CodeRabbit ($24/mo) goes deeper on code review quality. Better at understanding cross-file changes, more detailed explanations, stronger at catching logic errors. But no IDE integration and limited security features.

GitHub Copilot bundles code review into existing Copilot subscriptions. If you're already paying for Copilot, the marginal cost is zero. But the review quality is noticeably weaker than both Sourcery and CodeRabbit — it's a nice add-on, not a dedicated tool.

My take: if security scanning matters to your team, Sourcery wins. If you want the deepest code review quality, CodeRabbit edges it out. If you're budget-conscious and already on Copilot, just use what you've got.

Who Should Use Sourcery

Yes, if:

  • Your team is drowning in PR review backlog

  • You need continuous security scanning across multiple repos

  • You want IDE-level feedback before pushing code

  • You're in a regulated industry and need SOC 2 compliance and zero-retention guarantees

  • You're using AI coding agents and need a safety net for their output

No, if:

  • You're a solo developer on private projects (the free tier won't help)

  • Your team is on Bitbucket

  • You're already happy with CodeRabbit's deeper review quality

  • Budget is tight and you can't justify another per-seat tool

The Bottom Line

Sourcery is a solid AI code review tool that does three things well: instant PR reviews, continuous security scanning, and IDE integration. It's not the cheapest option and it's not the most powerful at any single thing, but it's the most complete package.

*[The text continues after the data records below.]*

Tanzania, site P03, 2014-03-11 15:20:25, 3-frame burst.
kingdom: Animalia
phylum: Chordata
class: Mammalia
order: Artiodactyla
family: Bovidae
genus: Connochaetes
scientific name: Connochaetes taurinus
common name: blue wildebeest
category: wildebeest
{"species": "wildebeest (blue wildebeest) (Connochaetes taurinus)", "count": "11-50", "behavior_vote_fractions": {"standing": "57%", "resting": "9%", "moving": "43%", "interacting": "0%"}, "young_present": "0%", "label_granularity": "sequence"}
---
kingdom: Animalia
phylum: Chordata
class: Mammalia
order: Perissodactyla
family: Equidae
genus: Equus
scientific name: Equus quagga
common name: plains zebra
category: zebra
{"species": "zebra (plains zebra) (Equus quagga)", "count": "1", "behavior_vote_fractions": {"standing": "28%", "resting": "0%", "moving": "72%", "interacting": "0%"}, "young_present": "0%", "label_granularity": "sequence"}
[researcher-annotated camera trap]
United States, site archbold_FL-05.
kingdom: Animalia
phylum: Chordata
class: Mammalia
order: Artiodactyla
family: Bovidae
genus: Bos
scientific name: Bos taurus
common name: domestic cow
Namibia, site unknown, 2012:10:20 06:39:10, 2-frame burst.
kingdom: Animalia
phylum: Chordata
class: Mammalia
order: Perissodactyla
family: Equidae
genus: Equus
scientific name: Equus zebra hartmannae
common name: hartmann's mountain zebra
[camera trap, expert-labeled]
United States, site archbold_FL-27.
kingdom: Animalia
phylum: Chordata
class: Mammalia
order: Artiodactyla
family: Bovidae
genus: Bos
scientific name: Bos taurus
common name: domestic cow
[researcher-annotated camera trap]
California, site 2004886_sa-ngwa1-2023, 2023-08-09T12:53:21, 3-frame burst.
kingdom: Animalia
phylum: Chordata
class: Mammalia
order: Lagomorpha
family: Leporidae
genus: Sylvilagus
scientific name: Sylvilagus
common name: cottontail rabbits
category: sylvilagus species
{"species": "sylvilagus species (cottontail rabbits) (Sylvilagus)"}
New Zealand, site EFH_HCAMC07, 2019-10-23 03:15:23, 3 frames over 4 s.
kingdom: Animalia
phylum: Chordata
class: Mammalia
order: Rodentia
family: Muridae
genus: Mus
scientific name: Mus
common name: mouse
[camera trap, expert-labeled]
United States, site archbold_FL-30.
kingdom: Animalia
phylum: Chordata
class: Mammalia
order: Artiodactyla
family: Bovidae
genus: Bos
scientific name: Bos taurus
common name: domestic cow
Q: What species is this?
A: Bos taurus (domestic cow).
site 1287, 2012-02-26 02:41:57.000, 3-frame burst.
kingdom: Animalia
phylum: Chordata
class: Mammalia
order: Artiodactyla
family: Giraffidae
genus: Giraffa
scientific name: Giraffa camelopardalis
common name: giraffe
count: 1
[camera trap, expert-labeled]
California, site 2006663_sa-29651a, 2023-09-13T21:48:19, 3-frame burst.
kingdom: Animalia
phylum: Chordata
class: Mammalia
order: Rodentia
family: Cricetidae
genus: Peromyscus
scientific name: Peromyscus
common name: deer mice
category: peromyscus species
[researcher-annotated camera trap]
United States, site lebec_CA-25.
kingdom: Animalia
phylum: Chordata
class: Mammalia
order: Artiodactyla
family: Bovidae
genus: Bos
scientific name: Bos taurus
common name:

At $15/month per developer (or $12 annually), it's priced right in the middle of the market. For teams that want code review plus security in one tool without managing multiple subscriptions, it's a strong choice.

But if you're choosing between Sourcery and CodeRabbit purely on code review quality, CodeRabbit still has the edge. Sourcery's advantage is breadth — it covers more of the development workflow in a single tool.

The real question isn't whether Sourcery is good (it is). It's whether your team needs a dedicated AI code review tool at all, or whether the one built into your existing editor is good enough. For most teams shipping serious software, the answer is yes — and Sourcery belongs on your shortlist.